Hitchcock’s Average American Family

This is the second in our member-written series: My Favorite Crime Movie.

Alfred Hitchcock said several times that Shadow of a Doubt (1943) was his favorite of the films he directed. The film is set in Santa Rosa, California. If I tell you that the last time I was in California, I went in search of Santa Rosa, you'll have some idea how much I love this movie. As a Hitchcock fan, I love the movie as a psychological thriller. As an academic researcher who studies crime and American culture, I love its numerous themes – from gender roles and family life to consumerism and murder as entertainment.

Based on a short story, the movie script was a collaboration by Thornton Wilder, Sally Benson, and Alma Reville. A debonair serial killer (Joseph Cotton) decides to shake off the police by visiting his sister and her family. The two police detectives who are pursuing him as one of two suspects in the “Merry Widow” murders, are close behind. They visit the family, posing as survey-takers sent out to interview "average American" families. Charlotte (Teresa Wright) the oldest daughter, soon realizes the men are detectives. Thus begins a tense battle of wits between "Uncle Charlie," the serial killer, and his niece and namesake, "Young Charlie."
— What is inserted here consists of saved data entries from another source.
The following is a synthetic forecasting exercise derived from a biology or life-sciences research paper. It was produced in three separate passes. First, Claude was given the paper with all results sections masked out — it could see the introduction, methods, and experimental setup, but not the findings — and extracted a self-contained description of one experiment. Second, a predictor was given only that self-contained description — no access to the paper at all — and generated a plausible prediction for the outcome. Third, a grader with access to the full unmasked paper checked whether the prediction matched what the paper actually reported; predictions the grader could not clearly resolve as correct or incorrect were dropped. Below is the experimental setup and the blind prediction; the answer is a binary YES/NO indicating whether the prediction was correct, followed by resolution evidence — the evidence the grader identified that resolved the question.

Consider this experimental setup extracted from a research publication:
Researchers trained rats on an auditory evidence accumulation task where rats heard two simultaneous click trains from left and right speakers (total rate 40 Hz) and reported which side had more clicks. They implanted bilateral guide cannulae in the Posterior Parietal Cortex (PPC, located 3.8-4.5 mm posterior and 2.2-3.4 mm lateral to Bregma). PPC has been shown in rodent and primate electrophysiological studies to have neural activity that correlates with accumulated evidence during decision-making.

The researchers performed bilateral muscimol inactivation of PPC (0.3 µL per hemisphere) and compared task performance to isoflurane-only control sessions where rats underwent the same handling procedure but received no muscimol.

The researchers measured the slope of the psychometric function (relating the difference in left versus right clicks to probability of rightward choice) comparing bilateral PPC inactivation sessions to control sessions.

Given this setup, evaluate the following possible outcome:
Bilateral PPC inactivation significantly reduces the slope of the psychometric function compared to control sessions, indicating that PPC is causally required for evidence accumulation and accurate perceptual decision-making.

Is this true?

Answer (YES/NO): NO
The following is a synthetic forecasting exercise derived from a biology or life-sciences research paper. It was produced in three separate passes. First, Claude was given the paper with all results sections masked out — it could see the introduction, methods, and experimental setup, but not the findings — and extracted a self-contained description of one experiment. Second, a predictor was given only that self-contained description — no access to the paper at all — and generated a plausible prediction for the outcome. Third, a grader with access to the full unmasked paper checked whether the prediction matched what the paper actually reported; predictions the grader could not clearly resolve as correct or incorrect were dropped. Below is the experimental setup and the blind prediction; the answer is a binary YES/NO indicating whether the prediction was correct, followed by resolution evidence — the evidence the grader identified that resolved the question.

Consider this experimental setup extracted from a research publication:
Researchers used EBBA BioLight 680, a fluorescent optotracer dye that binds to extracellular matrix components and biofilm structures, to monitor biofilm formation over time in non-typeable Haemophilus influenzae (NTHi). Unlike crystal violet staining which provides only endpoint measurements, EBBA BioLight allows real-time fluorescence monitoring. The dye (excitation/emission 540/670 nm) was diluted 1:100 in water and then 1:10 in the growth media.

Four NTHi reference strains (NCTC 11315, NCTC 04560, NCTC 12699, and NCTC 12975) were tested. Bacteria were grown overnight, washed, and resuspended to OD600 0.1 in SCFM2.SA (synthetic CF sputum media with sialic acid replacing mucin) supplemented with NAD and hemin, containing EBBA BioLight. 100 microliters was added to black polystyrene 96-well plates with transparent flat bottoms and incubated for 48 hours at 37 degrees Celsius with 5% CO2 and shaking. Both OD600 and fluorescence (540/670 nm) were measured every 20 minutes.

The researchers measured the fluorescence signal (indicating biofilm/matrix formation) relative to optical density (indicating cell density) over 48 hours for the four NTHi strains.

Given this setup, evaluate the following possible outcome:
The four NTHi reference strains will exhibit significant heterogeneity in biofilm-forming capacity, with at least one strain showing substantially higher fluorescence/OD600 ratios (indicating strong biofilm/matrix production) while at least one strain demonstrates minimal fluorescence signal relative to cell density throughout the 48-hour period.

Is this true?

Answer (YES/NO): NO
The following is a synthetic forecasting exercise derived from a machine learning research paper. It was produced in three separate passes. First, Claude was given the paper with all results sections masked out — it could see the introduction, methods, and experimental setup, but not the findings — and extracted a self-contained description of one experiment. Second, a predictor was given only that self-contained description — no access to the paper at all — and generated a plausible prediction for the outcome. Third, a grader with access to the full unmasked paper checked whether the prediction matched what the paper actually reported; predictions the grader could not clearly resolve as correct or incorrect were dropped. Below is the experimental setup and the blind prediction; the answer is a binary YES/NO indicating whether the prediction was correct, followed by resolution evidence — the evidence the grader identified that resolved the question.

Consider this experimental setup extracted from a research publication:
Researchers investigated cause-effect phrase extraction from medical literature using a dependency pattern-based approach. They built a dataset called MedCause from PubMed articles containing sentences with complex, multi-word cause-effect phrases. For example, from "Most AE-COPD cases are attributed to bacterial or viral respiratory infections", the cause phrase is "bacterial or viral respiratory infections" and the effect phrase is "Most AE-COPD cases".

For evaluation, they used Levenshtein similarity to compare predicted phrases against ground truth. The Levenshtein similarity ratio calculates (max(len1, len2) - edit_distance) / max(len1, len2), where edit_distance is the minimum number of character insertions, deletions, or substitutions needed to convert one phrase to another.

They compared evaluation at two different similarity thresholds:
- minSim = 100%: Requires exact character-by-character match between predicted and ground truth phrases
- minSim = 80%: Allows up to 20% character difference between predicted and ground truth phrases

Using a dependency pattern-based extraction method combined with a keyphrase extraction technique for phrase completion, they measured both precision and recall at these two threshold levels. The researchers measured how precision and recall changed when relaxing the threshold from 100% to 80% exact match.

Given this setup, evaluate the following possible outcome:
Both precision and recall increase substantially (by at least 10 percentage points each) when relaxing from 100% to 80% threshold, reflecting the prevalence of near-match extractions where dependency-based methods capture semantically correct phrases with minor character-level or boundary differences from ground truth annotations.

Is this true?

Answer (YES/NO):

When first seen, Charlie is stretched out on her bed in a pose that echoes that of her uncle, on the other side of the country. When her father comes upstairs to check on her, she tells him that their family is in a rut. They do nothing but eat, work, and sleep. She doesn't know what is going to become of them. Her father, a bank clerk, reminds her of his recent raise. Charlie demands to know how he can talk about money, when she is "talking about souls."
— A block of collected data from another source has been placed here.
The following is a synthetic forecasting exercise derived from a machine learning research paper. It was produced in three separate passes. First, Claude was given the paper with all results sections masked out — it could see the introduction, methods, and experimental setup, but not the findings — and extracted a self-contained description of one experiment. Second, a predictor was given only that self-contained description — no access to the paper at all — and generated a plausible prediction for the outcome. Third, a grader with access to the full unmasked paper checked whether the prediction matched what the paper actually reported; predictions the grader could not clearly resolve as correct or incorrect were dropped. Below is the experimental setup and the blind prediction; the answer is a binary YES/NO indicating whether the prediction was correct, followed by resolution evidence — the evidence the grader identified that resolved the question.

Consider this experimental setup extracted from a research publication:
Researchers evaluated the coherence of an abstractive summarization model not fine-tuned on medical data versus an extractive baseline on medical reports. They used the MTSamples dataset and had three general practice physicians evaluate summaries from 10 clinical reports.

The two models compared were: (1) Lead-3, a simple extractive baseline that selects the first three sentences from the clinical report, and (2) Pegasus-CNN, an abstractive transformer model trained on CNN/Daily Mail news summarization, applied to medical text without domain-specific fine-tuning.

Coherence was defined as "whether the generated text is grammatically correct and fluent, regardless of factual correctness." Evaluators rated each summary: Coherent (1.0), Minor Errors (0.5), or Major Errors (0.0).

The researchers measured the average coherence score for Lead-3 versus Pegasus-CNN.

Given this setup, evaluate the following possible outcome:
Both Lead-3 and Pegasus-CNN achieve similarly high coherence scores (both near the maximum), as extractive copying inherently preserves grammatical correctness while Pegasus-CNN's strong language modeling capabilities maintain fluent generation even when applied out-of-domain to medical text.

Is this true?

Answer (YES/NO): YES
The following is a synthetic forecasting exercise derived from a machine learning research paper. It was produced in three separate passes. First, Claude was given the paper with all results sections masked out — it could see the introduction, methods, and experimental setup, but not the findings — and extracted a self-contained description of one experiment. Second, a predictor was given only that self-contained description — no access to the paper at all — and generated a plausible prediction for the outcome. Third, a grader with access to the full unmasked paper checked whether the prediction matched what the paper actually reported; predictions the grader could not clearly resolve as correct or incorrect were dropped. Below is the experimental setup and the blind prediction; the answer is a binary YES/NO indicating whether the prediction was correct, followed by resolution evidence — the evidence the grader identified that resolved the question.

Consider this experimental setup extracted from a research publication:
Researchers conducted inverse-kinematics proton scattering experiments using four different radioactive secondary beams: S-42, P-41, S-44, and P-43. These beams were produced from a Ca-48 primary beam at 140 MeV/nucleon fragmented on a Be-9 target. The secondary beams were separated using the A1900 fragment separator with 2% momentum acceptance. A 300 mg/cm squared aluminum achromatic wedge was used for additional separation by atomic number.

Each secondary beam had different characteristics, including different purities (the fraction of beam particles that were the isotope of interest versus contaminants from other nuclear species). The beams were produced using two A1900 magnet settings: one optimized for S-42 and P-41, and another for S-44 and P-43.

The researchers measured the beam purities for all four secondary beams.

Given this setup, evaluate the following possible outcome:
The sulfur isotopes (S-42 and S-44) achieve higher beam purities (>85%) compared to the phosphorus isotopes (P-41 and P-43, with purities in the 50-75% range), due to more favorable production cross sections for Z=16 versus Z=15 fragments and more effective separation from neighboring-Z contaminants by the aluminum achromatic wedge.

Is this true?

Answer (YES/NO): NO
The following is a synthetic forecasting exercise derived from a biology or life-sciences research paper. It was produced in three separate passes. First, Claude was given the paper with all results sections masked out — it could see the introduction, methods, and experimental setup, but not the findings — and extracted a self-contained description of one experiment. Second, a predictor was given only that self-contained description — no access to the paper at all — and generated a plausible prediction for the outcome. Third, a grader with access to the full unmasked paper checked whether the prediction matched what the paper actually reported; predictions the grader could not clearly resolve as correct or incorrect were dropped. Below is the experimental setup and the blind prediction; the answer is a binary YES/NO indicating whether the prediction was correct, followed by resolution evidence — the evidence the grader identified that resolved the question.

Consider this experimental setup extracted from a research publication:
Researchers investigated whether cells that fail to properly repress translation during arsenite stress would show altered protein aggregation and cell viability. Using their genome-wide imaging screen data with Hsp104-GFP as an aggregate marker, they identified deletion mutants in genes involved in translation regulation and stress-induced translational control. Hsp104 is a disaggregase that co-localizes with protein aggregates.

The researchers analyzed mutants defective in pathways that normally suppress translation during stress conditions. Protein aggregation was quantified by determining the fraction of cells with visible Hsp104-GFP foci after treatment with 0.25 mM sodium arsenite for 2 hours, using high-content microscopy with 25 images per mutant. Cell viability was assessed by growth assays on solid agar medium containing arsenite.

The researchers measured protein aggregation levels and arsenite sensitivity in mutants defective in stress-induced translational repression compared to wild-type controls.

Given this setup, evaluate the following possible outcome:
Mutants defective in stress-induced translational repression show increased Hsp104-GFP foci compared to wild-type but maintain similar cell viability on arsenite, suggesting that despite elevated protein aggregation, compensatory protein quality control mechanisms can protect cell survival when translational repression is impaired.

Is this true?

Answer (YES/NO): NO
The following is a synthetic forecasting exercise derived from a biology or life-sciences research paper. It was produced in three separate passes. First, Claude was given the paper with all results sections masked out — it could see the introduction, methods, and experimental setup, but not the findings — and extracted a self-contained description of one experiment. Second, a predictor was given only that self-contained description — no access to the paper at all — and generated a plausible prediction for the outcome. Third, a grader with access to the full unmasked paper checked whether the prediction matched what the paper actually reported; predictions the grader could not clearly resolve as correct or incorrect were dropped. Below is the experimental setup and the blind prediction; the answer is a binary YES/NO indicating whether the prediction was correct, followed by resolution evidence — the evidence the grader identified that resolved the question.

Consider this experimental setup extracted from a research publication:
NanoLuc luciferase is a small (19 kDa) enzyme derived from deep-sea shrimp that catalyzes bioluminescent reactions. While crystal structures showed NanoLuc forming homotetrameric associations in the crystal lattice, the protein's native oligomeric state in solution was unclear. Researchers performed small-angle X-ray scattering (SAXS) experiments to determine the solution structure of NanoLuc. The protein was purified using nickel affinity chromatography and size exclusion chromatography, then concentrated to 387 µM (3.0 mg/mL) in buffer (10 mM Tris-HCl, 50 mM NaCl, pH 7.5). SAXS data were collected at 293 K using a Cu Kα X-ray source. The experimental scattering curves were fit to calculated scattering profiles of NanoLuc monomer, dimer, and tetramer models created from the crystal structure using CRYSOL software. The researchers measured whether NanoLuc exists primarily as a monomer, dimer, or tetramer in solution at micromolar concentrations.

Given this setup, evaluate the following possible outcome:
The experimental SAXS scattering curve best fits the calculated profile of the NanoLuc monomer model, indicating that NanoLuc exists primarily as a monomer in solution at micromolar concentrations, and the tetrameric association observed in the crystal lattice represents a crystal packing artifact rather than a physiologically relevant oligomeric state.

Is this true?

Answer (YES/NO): YES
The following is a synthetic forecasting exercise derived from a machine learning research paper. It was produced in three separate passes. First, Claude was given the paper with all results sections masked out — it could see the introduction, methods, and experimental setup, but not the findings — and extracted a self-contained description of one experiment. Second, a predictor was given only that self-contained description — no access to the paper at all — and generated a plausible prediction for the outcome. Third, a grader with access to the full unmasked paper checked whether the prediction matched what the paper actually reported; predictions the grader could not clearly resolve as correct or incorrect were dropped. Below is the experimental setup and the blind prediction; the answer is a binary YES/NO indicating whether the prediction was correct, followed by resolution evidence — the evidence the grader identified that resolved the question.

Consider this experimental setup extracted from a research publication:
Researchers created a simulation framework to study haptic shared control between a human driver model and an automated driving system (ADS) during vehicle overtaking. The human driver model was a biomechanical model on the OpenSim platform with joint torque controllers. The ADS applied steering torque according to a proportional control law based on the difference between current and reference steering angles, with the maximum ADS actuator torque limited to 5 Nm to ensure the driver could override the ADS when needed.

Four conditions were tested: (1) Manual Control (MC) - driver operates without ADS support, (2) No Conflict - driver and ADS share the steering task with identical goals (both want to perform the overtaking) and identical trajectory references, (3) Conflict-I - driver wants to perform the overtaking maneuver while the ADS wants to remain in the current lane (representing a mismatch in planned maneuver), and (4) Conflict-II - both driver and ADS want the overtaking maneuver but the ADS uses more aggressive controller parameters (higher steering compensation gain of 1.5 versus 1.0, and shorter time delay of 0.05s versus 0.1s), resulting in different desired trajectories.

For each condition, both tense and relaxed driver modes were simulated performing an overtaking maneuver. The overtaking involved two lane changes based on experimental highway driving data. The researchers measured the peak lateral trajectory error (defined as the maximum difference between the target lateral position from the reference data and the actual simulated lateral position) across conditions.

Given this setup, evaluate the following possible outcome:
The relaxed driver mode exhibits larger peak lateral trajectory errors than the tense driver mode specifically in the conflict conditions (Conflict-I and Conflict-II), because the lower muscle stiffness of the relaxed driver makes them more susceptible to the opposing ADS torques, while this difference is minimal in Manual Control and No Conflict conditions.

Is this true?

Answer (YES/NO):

Having thought of "just the right person" to come and "shake us all up," she rushes downtown to send her uncle a wire. She learns that he – having read her mind – has sent a wire announcing his arrival. But she is puzzled when he is helped from the train by the porter and a passenger. As the train pulls away, he straightens and strides toward her. She tells him, "I thought you were sick." Of course, he is sick, mentally disturbed. The depth of his illness is revealed during his dinner table rant about wealthy widows as "faded, fat, greedy women."
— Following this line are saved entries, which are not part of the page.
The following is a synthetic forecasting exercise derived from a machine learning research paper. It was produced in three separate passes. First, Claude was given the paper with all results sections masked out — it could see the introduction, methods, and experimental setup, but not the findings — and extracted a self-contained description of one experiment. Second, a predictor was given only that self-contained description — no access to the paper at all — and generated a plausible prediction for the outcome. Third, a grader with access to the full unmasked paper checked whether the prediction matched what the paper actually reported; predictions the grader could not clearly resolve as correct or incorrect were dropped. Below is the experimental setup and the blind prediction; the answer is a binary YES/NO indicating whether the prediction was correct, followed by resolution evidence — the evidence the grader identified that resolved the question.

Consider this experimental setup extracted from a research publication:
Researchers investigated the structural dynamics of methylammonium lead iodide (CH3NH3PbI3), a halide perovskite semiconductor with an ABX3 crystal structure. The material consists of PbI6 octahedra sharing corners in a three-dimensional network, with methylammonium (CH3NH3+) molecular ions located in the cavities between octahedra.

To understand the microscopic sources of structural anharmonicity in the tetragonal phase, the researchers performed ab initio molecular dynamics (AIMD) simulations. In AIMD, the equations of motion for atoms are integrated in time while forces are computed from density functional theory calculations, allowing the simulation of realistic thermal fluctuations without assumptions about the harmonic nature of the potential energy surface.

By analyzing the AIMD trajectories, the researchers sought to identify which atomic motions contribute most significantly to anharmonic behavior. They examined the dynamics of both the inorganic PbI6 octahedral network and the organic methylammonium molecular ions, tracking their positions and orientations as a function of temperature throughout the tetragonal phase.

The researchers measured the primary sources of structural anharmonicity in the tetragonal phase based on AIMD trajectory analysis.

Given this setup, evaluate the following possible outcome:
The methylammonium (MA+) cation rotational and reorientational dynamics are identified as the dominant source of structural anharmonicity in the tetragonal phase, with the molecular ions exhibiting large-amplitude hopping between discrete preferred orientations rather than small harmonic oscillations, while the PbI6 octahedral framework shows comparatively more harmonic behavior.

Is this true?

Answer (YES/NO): NO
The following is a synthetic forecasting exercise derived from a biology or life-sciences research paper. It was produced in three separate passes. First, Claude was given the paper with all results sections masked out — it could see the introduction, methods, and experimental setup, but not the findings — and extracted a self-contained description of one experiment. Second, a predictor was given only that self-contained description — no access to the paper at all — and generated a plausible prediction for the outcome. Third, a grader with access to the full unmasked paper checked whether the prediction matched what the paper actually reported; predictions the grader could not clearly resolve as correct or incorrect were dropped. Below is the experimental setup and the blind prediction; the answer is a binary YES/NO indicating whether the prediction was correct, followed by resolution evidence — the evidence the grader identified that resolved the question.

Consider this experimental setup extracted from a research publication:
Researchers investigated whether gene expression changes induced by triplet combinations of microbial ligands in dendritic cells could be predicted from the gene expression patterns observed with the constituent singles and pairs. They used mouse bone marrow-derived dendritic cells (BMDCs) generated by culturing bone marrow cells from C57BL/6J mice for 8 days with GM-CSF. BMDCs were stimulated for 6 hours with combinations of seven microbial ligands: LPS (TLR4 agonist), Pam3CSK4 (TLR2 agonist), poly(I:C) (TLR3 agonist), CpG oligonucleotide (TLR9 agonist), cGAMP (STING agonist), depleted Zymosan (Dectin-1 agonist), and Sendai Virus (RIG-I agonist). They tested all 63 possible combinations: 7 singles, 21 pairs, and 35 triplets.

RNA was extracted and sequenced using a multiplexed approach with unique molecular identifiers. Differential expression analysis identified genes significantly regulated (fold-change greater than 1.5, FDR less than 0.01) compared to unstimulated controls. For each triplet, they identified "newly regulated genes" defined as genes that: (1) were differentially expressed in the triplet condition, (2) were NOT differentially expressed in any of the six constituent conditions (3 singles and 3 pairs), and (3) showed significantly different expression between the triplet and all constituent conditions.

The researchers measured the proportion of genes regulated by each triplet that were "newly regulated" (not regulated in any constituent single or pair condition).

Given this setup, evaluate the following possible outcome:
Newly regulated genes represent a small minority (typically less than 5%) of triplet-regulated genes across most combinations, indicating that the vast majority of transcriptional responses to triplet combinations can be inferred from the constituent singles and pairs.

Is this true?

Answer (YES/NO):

But in spite of his proclaimed disdain for money, Uncle Charlie has come bearing gifts for his sister’s family. The ruby ring that he gives to Charlie has an engraving that convinces Charlie he is the killer. As her father and next door neighbor, Herb, both crime buffs, discuss how to commit the "perfect murder," Charlie tries to get her uncle out of town before he can destroy her family. Her problem: Uncle Charlie likes Santa Rosa and wants to settle down there. When the other suspect is identified as the killer, Uncle Charlie realizes she is the only one who can unmask him.

—Frankie Y. Bailey

Frankie Y. Bailey is a professor in the School of Criminal Justice at the University at Albany (SUNY). Her areas of research are crime history, and crime and mass media/popular culture and material culture. She is the author of a number of non-fiction books, including local histories and books about crime fiction. Her mystery novels feature crime historian, Lizzie Stuart, and police detective, Hannah McCabe. She also has written several short stories. She is currently working on a nonfiction book about dress, appearance, and criminal justice and a historical thriller set in 1939. Frankie is a past executive vice president of Mystery Writers of America and a past president of Sisters in Crime.